Friday, May 17, 2013

Robin and Son

In one particular robin flock there was a female who was truly loyal and faithful to the mate she had picked years before. It was a sort of scandal to be so male-bonded in a group that was utterly liberal and would never show the slightest disapproval of normal social strayers from the nest. Not that she showed off in any manner but was, simply, devoted and content. And it had been the same for him in a prior mating, where his partner never once went off, until she died.

What did he have that kept his females so devoted? Don’t say sex because robins don’t delude themselves with unique details of capacity, any startling disparities in coital competence. They know about the general parity of masculine performance. One male is as strong or as brave as another, no special fame inherent. Was it exceptional good-looks? No. He had no extraordinary orange in his broad expanse of chest, no luminous crimson more luminous than the next. No, something else was involved in this robin’s hold on his steadfast, immovable mates.

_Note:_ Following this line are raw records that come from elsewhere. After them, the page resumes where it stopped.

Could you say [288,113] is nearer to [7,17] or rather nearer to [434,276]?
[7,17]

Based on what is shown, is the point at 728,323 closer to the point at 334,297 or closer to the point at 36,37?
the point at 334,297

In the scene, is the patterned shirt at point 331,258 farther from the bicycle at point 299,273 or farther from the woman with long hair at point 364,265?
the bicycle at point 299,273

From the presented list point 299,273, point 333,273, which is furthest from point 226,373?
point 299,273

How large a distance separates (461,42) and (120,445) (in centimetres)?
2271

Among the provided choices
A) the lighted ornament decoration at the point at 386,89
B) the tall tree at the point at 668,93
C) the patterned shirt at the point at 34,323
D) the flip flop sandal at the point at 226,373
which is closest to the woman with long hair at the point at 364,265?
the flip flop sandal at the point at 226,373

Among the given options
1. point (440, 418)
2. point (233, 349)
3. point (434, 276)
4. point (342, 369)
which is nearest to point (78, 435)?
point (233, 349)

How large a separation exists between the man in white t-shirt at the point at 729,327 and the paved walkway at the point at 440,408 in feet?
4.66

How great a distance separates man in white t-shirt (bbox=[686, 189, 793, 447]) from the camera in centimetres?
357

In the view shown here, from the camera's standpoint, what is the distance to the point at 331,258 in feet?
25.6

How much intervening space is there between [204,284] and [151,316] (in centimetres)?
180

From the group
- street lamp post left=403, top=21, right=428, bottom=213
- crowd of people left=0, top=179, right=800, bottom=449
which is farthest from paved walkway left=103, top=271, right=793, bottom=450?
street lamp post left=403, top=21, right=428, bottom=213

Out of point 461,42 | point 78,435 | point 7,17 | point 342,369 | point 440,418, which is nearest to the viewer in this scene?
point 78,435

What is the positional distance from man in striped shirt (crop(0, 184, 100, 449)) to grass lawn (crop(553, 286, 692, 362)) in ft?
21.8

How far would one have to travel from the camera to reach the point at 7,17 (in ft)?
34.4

No one in that flock ever learned his secret except his breast-bespeckled son when the fledgling took his turn to fly to other skies and be gone.
           

“I’m going to tell you how to keep a female close,” robin said, “and it has nothing to do with annually renewing vows.”
            
“Is it that you never beat, pecked or abused her?”
            
“No. What a wicked, shameful human attitude that is! We are on a higher plane than that, not just in altitude. Listen: Anytime a mate asks you anything, answer right away, no matter what it is. Never hem or haw, just say.”
            
“It doesn’t matter if you’re right or wrong?”
            
“No! It matters if you’re wishy-washy, lame in reply, or in-between. The chiefest male shame has always been not to decide. It puts his partner in a nervous state Now, here’s a short quiz: the question is hers, the answer his. ‘You think, my sweetling, there are worms in this lawn?’”
            
“Maybe—”
            
“Don’t say ‘maybe’! Or ‘I don’t know’! Say, ‘Over yonder’ or ‘the garden’ or, better ‘Yes!’ or ‘No!’ She craves prompt, manly decision. Get that into your pinfeathered head. Listen: half the time a female asks a question she’s already given herself a provisional answer. Or she’s narrowed it down to two suggestions, one as good as the other, in final analysis. Pay attention to how her query is phrased, it’ll indicate where she wants you to go. But a mistake doesn’t strictly matter, only a male’s blundering chatter or, what’s worse, his tongue-tied dumb paralysis. What soothes and secures her, is certitude—definite, unreserved masculine certainty. It’s never the answer itself but the manner, the man-in-the-manner.”
           
“Even if you lie?”
            
“It’s never a lie, it’s straightforward improvisation. You can be endlessly wrong, but stay incisive, she’d rather you wrong than undecided. Now, are you ready for another matrimonial test? Good: she asks, ‘Shall we build our nest on this tree or that?’ And you reply—?”
            
“It depends.”
            
“No! The answer is ‘Here!’ or the answer is ‘There!’ She has probably seen, scouted and then has settled on these two sites she is now proposing. You are merely disposing of her sifted ideas. She won’t be nettled any way you come down. Ready for another test? She says, ‘Oh, my speckled lovely Bright Breast, when are we migrating?’”
            
“Soon.”
            
“Well, you’ve got it down to one crisp word. ‘Noon’ would have been better. Again: ‘Must we feed our nestlings one more bite?’”
            
“No.”
            
“Very good. All the more if she asks as night falls. And furthermore, did you understand, if she’s asking a question like that, she doesn’t want to do it? I hope so. These are the traits you have to foster: subtlety added to normal gall. Now you know as much as I.”
            
His fledgling winged into the skies, all set to go in life.


Moral:             Robin or man, it is too risky here to moralize.